Текст книги "Цветы на чердаке"
Автор книги: Вирджиния Эндрюс
Жанр: Современная зарубежная литература, Современная проза
Возрастные ограничения: +18
сообщить о неприемлемом содержимом
Текущая страница: 26 (всего у книги 26 страниц)
Подняв голову, мы вдохнули чистый, резкий горный воздух. Как будто глотнули искрящегося вина. До сих пор я несла Кэрри на руках.
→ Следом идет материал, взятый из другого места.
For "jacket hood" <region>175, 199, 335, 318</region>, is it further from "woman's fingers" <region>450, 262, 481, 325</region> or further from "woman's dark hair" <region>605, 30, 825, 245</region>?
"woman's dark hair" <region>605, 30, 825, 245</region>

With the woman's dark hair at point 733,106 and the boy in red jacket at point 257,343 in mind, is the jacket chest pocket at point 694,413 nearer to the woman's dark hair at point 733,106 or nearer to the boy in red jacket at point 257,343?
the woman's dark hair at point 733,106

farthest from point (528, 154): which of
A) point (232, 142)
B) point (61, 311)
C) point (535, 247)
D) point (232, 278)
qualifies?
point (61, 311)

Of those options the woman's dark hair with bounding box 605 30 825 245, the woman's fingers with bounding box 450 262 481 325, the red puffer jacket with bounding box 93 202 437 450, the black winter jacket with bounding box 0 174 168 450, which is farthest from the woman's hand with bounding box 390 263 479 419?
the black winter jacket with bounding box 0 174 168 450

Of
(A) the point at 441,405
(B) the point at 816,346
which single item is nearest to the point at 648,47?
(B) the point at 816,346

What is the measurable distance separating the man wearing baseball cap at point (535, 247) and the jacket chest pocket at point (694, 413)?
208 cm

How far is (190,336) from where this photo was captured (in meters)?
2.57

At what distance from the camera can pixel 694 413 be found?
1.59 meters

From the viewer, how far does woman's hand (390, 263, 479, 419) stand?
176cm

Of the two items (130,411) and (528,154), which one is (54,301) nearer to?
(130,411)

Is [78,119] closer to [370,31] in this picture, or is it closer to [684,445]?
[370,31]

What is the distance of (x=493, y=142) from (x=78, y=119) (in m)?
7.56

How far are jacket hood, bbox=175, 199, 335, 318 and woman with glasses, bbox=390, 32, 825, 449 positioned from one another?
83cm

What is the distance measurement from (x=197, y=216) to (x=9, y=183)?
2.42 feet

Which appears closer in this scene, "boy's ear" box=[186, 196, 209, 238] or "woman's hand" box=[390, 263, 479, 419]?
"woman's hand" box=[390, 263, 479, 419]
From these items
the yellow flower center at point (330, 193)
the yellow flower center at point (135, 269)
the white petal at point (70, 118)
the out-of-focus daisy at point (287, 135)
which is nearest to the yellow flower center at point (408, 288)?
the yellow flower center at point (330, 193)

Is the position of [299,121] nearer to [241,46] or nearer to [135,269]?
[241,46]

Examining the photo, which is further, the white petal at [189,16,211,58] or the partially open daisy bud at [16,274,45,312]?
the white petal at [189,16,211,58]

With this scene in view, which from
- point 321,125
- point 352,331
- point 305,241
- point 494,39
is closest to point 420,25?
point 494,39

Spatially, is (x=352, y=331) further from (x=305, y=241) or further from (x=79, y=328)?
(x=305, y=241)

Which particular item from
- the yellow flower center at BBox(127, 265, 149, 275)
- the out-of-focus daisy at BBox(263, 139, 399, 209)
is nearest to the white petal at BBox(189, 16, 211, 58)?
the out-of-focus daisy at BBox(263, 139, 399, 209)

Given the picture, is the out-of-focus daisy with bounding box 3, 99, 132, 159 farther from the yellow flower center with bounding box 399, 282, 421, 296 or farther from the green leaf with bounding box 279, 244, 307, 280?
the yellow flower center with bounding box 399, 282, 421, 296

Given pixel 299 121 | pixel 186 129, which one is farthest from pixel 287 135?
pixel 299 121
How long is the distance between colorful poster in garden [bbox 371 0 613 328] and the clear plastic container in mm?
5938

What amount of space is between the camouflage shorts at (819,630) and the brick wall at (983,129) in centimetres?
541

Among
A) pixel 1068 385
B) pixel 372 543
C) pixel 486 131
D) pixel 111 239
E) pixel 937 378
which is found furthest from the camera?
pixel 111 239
Теперь я поставила ее на землю.
Она неуверенно закачалась на подгибающихся ножках, оглядываясь вокруг, растерянная и ослепленная. Она принюхивалась, морща свой маленький покрасневший носик, и в конце концов чихнула. О-о-о, неужели она сразу же простудится?
– Кэти, – опять позвал Крис, – вам обоим надо поторопиться. У нас не так много времени и впереди очень длинный путь. Ты будешь нести Кэрри, когда она устанет.
Я поймала ее маленькую ладошку и потянула ее за собой.
– Дыши глубже, Кэрри. Прежде чем ты сама поймешь это, свежий воздух, хорошая пища и солнце сделают тебя снова здоровой и сильной.
Ее маленькое бледное личико поднялось ко мне: неужели это надежда наконец сверкнула в ее глазах?
– Мы идем к Кори?
Это был первый вопрос, который она задала с того трагического дня, когда мы узнали, что Кори умер. Я посмотрела на нее, осознавая всю глубину ее тоски по Кори. Я не могла сказать «нет». Не могла загасить этот проблеск надежды.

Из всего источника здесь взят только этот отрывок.